— Written problem —
In the rows below, change every "clear plastic bin" to "transparent storage bin" and leave everything else as it is.

— Records for the exercise —
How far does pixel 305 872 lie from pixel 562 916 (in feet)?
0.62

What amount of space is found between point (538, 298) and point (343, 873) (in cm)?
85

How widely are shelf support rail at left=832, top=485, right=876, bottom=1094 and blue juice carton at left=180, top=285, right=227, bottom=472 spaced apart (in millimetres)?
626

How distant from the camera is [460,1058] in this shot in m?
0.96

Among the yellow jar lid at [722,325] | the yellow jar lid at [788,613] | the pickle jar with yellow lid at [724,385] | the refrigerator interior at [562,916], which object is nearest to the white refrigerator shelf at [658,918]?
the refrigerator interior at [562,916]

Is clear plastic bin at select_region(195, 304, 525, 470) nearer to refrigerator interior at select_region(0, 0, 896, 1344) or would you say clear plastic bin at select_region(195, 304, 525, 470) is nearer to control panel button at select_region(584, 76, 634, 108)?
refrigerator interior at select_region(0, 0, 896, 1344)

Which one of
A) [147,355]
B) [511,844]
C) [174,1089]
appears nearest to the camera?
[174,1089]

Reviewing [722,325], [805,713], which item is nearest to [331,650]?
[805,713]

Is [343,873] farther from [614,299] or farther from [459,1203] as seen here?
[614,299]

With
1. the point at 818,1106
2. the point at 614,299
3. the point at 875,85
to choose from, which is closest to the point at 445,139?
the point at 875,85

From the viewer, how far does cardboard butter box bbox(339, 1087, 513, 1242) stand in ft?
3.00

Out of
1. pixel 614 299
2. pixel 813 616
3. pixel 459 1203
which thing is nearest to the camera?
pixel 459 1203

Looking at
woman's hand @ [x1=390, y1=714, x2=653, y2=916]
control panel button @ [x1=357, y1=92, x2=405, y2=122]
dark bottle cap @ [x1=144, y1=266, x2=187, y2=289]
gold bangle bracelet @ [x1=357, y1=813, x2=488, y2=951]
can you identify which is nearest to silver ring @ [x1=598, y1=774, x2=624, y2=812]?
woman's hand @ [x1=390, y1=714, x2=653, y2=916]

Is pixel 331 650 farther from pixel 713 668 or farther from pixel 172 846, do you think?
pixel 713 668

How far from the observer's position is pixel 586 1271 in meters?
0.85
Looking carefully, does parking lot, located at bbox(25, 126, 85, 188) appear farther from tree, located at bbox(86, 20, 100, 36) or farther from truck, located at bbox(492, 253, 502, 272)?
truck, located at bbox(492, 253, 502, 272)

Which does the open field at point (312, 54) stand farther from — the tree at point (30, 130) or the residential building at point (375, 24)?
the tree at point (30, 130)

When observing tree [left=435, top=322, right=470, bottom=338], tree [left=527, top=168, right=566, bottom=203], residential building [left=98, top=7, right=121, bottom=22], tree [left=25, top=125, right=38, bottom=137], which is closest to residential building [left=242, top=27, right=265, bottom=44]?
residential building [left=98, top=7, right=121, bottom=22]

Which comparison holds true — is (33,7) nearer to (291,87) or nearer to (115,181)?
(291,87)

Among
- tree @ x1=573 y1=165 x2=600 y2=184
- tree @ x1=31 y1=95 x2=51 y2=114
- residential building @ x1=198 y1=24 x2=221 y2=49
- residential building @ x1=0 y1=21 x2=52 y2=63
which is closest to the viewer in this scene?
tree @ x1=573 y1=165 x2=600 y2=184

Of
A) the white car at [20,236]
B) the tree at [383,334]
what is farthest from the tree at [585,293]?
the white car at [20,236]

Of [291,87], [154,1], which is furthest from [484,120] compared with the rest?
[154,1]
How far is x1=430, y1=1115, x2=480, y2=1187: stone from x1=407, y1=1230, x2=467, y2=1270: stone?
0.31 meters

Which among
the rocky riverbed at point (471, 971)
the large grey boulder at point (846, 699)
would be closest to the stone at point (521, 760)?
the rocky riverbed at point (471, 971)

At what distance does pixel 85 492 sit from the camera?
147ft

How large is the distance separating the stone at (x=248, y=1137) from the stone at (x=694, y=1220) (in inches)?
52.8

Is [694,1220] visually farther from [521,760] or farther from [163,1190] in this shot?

— Task result —
How far does pixel 305 872 lie from pixel 562 916 (in feet)?
0.62

What amount of space is found between point (538, 298) and point (343, 873) (in cm)?
85

How widely are shelf support rail at left=832, top=485, right=876, bottom=1094 and blue juice carton at left=180, top=285, right=227, bottom=472 spaced apart (in millimetres)?
626

How distant from the camera is [460,1058] in this shot in m?
0.96

Among the yellow jar lid at [722,325] | the yellow jar lid at [788,613] | the pickle jar with yellow lid at [724,385] | the refrigerator interior at [562,916], which object is nearest to the white refrigerator shelf at [658,918]?
the refrigerator interior at [562,916]

Is transparent storage bin at select_region(195, 304, 525, 470) nearer to refrigerator interior at select_region(0, 0, 896, 1344) or would you say transparent storage bin at select_region(195, 304, 525, 470) is nearer to control panel button at select_region(584, 76, 634, 108)?
refrigerator interior at select_region(0, 0, 896, 1344)

Which one of
A) [147,355]
B) [511,844]
C) [174,1089]
appears nearest to the camera?
[174,1089]

Reviewing [722,325], [805,713], which item is nearest to [331,650]?
[805,713]

Is [343,873] farther from [614,299] or farther from [459,1203] as seen here?
[614,299]

With
1. the point at 818,1106
2. the point at 614,299
3. the point at 875,85
to choose from, which is closest to the point at 445,139?
the point at 875,85

From the viewer, how far does cardboard butter box bbox(339, 1087, 513, 1242) stand in ft?
3.00

Out of
1. pixel 614 299
2. pixel 813 616
3. pixel 459 1203
which thing is nearest to the camera?
pixel 459 1203

Looking at
woman's hand @ [x1=390, y1=714, x2=653, y2=916]
control panel button @ [x1=357, y1=92, x2=405, y2=122]
dark bottle cap @ [x1=144, y1=266, x2=187, y2=289]
gold bangle bracelet @ [x1=357, y1=813, x2=488, y2=951]
can you identify which is nearest to silver ring @ [x1=598, y1=774, x2=624, y2=812]?
woman's hand @ [x1=390, y1=714, x2=653, y2=916]

Is pixel 331 650 farther from pixel 713 668 or farther from pixel 172 846, do you think?
pixel 713 668

How far from the observer's position is pixel 586 1271 in meters?
0.85
Looking carefully, does parking lot, located at bbox(25, 126, 85, 188) appear farther from tree, located at bbox(86, 20, 100, 36) or farther from truck, located at bbox(492, 253, 502, 272)?
truck, located at bbox(492, 253, 502, 272)

Which does the open field at point (312, 54) stand farther from — the tree at point (30, 130) or the residential building at point (375, 24)?
the tree at point (30, 130)

When observing tree [left=435, top=322, right=470, bottom=338], tree [left=527, top=168, right=566, bottom=203], residential building [left=98, top=7, right=121, bottom=22], tree [left=25, top=125, right=38, bottom=137], which is closest to residential building [left=242, top=27, right=265, bottom=44]?
residential building [left=98, top=7, right=121, bottom=22]

Which comparison holds true — is (33,7) nearer to (291,87) or nearer to (115,181)?
(291,87)

Among
- tree @ x1=573 y1=165 x2=600 y2=184
- tree @ x1=31 y1=95 x2=51 y2=114
- residential building @ x1=198 y1=24 x2=221 y2=49
- residential building @ x1=0 y1=21 x2=52 y2=63
which is closest to the viewer in this scene?
tree @ x1=573 y1=165 x2=600 y2=184

Of
A) the white car at [20,236]
B) the tree at [383,334]
what is farthest from the tree at [585,293]?
the white car at [20,236]

Of [291,87], [154,1], which is furthest from [484,120] compared with the rest?
[154,1]
How far is x1=430, y1=1115, x2=480, y2=1187: stone from x1=407, y1=1230, x2=467, y2=1270: stone?
0.31 meters

Which among
the rocky riverbed at point (471, 971)
the large grey boulder at point (846, 699)
would be closest to the stone at point (521, 760)?
the rocky riverbed at point (471, 971)

At what distance does pixel 85 492 sit from the camera?
147ft

How large is the distance separating the stone at (x=248, y=1137) from the stone at (x=694, y=1220) (in inches)?
52.8

Is [694,1220] visually farther from [521,760] or farther from [163,1190] in this shot?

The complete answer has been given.